##### Study material #####

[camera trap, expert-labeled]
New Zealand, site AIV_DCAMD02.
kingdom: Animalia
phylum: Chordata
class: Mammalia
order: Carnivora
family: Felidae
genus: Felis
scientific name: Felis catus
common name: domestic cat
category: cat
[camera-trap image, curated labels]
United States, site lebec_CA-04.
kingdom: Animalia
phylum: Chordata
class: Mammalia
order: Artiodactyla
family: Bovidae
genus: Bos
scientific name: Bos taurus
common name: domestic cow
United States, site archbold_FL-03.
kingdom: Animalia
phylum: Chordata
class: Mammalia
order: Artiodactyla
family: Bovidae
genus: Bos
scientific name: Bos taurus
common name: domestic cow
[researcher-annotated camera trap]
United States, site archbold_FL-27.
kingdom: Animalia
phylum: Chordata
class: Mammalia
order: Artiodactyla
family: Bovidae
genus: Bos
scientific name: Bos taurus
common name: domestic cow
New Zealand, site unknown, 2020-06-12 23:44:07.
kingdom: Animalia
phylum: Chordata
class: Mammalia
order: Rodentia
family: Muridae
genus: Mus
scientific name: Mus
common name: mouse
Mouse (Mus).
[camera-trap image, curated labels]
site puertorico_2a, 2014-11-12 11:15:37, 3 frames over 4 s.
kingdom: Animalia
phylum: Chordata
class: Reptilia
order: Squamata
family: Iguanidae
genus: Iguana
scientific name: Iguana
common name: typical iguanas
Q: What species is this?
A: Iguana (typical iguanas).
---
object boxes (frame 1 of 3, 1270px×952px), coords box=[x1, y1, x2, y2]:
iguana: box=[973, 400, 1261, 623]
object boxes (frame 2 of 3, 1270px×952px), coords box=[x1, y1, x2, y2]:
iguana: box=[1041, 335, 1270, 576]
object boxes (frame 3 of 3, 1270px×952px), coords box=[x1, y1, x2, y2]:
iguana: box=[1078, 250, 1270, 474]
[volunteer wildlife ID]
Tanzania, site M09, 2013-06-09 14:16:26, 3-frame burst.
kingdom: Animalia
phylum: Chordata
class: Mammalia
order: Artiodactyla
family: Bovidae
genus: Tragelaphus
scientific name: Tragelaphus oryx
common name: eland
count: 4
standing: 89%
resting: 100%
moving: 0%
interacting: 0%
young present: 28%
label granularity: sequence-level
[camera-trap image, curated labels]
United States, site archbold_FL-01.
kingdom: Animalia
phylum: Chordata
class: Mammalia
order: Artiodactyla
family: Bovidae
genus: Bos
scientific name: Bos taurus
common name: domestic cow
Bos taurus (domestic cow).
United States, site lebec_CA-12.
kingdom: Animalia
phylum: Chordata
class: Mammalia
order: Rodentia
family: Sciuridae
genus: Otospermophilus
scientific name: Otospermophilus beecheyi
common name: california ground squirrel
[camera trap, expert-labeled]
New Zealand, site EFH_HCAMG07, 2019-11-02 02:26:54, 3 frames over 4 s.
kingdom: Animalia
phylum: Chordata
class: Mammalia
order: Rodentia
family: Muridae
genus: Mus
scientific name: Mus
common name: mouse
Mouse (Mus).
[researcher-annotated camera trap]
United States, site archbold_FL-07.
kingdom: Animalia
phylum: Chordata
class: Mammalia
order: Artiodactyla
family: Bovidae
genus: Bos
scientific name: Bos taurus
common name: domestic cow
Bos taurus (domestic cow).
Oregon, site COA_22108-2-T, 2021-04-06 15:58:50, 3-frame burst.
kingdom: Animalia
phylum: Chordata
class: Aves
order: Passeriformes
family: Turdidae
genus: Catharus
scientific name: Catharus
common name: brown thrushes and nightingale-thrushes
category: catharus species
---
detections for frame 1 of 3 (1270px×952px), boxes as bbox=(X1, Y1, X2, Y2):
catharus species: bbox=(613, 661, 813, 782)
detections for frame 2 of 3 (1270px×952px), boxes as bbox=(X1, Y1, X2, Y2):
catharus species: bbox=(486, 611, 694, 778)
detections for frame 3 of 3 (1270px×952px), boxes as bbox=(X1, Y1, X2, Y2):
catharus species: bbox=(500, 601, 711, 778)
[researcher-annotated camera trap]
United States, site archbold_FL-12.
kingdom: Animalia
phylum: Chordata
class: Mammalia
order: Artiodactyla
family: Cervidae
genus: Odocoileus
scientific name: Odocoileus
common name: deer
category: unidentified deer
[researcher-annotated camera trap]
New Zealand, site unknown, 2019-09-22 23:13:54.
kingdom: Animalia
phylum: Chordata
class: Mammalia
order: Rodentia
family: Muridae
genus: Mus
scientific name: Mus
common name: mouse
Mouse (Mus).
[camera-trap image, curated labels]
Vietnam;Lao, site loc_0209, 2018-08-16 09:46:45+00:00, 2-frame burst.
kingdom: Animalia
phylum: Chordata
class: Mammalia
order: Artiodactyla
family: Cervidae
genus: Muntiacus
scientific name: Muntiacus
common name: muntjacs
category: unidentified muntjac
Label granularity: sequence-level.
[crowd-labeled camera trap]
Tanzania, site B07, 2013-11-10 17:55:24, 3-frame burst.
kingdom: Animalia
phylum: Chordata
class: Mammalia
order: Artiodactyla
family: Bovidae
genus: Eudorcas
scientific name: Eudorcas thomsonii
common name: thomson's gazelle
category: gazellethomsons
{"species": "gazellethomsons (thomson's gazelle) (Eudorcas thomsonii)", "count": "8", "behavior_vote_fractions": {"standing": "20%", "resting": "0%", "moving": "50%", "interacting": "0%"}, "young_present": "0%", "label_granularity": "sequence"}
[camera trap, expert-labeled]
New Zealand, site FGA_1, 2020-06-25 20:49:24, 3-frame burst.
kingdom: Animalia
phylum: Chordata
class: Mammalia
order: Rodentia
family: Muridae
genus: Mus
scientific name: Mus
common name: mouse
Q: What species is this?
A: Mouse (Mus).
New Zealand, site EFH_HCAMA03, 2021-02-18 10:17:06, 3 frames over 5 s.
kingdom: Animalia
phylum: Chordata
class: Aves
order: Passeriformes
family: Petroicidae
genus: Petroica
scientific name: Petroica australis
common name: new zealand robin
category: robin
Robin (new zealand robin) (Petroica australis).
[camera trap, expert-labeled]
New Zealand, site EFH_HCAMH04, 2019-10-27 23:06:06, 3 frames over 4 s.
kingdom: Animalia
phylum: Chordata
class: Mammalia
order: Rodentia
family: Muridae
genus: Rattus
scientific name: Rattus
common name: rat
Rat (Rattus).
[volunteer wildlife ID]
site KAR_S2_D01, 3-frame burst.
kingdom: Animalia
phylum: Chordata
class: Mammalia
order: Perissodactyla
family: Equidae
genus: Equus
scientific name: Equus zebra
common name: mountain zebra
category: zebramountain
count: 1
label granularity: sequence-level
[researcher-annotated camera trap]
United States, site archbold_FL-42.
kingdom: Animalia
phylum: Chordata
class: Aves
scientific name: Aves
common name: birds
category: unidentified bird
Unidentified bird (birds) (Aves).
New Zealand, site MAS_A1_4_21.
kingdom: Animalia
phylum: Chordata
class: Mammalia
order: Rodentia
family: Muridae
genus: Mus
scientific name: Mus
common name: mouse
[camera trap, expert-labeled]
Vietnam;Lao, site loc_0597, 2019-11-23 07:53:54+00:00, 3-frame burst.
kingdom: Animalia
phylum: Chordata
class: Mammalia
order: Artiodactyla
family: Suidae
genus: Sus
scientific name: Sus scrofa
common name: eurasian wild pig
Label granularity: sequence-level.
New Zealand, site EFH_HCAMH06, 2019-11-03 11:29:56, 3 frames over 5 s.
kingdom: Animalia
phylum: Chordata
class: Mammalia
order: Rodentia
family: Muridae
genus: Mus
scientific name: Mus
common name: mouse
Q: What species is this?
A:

#####

_What the task asks:_
Copy the records above. Keep every word as it is.

_Output for this task:_
[camera trap, expert-labeled]
New Zealand, site AIV_DCAMD02.
kingdom: Animalia
phylum: Chordata
class: Mammalia
order: Carnivora
family: Felidae
genus: Felis
scientific name: Felis catus
common name: domestic cat
category: cat
[camera-trap image, curated labels]
United States, site lebec_CA-04.
kingdom: Animalia
phylum: Chordata
class: Mammalia
order: Artiodactyla
family: Bovidae
genus: Bos
scientific name: Bos taurus
common name: domestic cow
United States, site archbold_FL-03.
kingdom: Animalia
phylum: Chordata
class: Mammalia
order: Artiodactyla
family: Bovidae
genus: Bos
scientific name: Bos taurus
common name: domestic cow
[researcher-annotated camera trap]
United States, site archbold_FL-27.
kingdom: Animalia
phylum: Chordata
class: Mammalia
order: Artiodactyla
family: Bovidae
genus: Bos
scientific name: Bos taurus
common name: domestic cow
New Zealand, site unknown, 2020-06-12 23:44:07.
kingdom: Animalia
phylum: Chordata
class: Mammalia
order: Rodentia
family: Muridae
genus: Mus
scientific name: Mus
common name: mouse
Mouse (Mus).
[camera-trap image, curated labels]
site puertorico_2a, 2014-11-12 11:15:37, 3 frames over 4 s.
kingdom: Animalia
phylum: Chordata
class: Reptilia
order: Squamata
family: Iguanidae
genus: Iguana
scientific name: Iguana
common name: typical iguanas
Q: What species is this?
A: Iguana (typical iguanas).
---
object boxes (frame 1 of 3, 1270px×952px), coords box=[x1, y1, x2, y2]:
iguana: box=[973, 400, 1261, 623]
object boxes (frame 2 of 3, 1270px×952px), coords box=[x1, y1, x2, y2]:
iguana: box=[1041, 335, 1270, 576]
object boxes (frame 3 of 3, 1270px×952px), coords box=[x1, y1, x2, y2]:
iguana: box=[1078, 250, 1270, 474]
[volunteer wildlife ID]
Tanzania, site M09, 2013-06-09 14:16:26, 3-frame burst.
kingdom: Animalia
phylum: Chordata
class: Mammalia
order: Artiodactyla
family: Bovidae
genus: Tragelaphus
scientific name: Tragelaphus oryx
common name: eland
count: 4
standing: 89%
resting: 100%
moving: 0%
interacting: 0%
young present: 28%
label granularity: sequence-level
[camera-trap image, curated labels]
United States, site archbold_FL-01.
kingdom: Animalia
phylum: Chordata
class: Mammalia
order: Artiodactyla
family: Bovidae
genus: Bos
scientific name: Bos taurus
common name: domestic cow
Bos taurus (domestic cow).
United States, site lebec_CA-12.
kingdom: Animalia
phylum: Chordata
class: Mammalia
order: Rodentia
family: Sciuridae
genus: Otospermophilus
scientific name: Otospermophilus beecheyi
common name: california ground squirrel
[camera trap, expert-labeled]
New Zealand, site EFH_HCAMG07, 2019-11-02 02:26:54, 3 frames over 4 s.
kingdom: Animalia
phylum: Chordata
class: Mammalia
order: Rodentia
family: Muridae
genus: Mus
scientific name: Mus
common name: mouse
Mouse (Mus).
[researcher-annotated camera trap]
United States, site archbold_FL-07.
kingdom: Animalia
phylum: Chordata
class: Mammalia
order: Artiodactyla
family: Bovidae
genus: Bos
scientific name: Bos taurus
common name: domestic cow
Bos taurus (domestic cow).
Oregon, site COA_22108-2-T, 2021-04-06 15:58:50, 3-frame burst.
kingdom: Animalia
phylum: Chordata
class: Aves
order: Passeriformes
family: Turdidae
genus: Catharus
scientific name: Catharus
common name: brown thrushes and nightingale-thrushes
category: catharus species
---
detections for frame 1 of 3 (1270px×952px), boxes as bbox=(X1, Y1, X2, Y2):
catharus species: bbox=(613, 661, 813, 782)
detections for frame 2 of 3 (1270px×952px), boxes as bbox=(X1, Y1, X2, Y2):
catharus species: bbox=(486, 611, 694, 778)
detections for frame 3 of 3 (1270px×952px), boxes as bbox=(X1, Y1, X2, Y2):
catharus species: bbox=(500, 601, 711, 778)
[researcher-annotated camera trap]
United States, site archbold_FL-12.
kingdom: Animalia
phylum: Chordata
class: Mammalia
order: Artiodactyla
family: Cervidae
genus: Odocoileus
scientific name: Odocoileus
common name: deer
category: unidentified deer
[researcher-annotated camera trap]
New Zealand, site unknown, 2019-09-22 23:13:54.
kingdom: Animalia
phylum: Chordata
class: Mammalia
order: Rodentia
family: Muridae
genus: Mus
scientific name: Mus
common name: mouse
Mouse (Mus).
[camera-trap image, curated labels]
Vietnam;Lao, site loc_0209, 2018-08-16 09:46:45+00:00, 2-frame burst.
kingdom: Animalia
phylum: Chordata
class: Mammalia
order: Artiodactyla
family: Cervidae
genus: Muntiacus
scientific name: Muntiacus
common name: muntjacs
category: unidentified muntjac
Label granularity: sequence-level.
[crowd-labeled camera trap]
Tanzania, site B07, 2013-11-10 17:55:24, 3-frame burst.
kingdom: Animalia
phylum: Chordata
class: Mammalia
order: Artiodactyla
family: Bovidae
genus: Eudorcas
scientific name: Eudorcas thomsonii
common name: thomson's gazelle
category: gazellethomsons
{"species": "gazellethomsons (thomson's gazelle) (Eudorcas thomsonii)", "count": "8", "behavior_vote_fractions": {"standing": "20%", "resting": "0%", "moving": "50%", "interacting": "0%"}, "young_present": "0%", "label_granularity": "sequence"}
[camera trap, expert-labeled]
New Zealand, site FGA_1, 2020-06-25 20:49:24, 3-frame burst.
kingdom: Animalia
phylum: Chordata
class: Mammalia
order: Rodentia
family: Muridae
genus: Mus
scientific name: Mus
common name: mouse
Q: What species is this?
A: Mouse (Mus).
New Zealand, site EFH_HCAMA03, 2021-02-18 10:17:06, 3 frames over 5 s.
kingdom: Animalia
phylum: Chordata
class: Aves
order: Passeriformes
family: Petroicidae
genus: Petroica
scientific name: Petroica australis
common name: new zealand robin
category: robin
Robin (new zealand robin) (Petroica australis).
[camera trap, expert-labeled]
New Zealand, site EFH_HCAMH04, 2019-10-27 23:06:06, 3 frames over 4 s.
kingdom: Animalia
phylum: Chordata
class: Mammalia
order: Rodentia
family: Muridae
genus: Rattus
scientific name: Rattus
common name: rat
Rat (Rattus).
[volunteer wildlife ID]
site KAR_S2_D01, 3-frame burst.
kingdom: Animalia
phylum: Chordata
class: Mammalia
order: Perissodactyla
family: Equidae
genus: Equus
scientific name: Equus zebra
common name: mountain zebra
category: zebramountain
count: 1
label granularity: sequence-level
[researcher-annotated camera trap]
United States, site archbold_FL-42.
kingdom: Animalia
phylum: Chordata
class: Aves
scientific name: Aves
common name: birds
category: unidentified bird
Unidentified bird (birds) (Aves).
New Zealand, site MAS_A1_4_21.
kingdom: Animalia
phylum: Chordata
class: Mammalia
order: Rodentia
family: Muridae
genus: Mus
scientific name: Mus
common name: mouse
[camera trap, expert-labeled]
Vietnam;Lao, site loc_0597, 2019-11-23 07:53:54+00:00, 3-frame burst.
kingdom: Animalia
phylum: Chordata
class: Mammalia
order: Artiodactyla
family: Suidae
genus: Sus
scientific name: Sus scrofa
common name: eurasian wild pig
Label granularity: sequence-level.
New Zealand, site EFH_HCAMH06, 2019-11-03 11:29:56, 3 frames over 5 s.
kingdom: Animalia
phylum: Chordata
class: Mammalia
order: Rodentia
family: Muridae
genus: Mus
scientific name: Mus
common name: mouse
Q: What species is this?
A:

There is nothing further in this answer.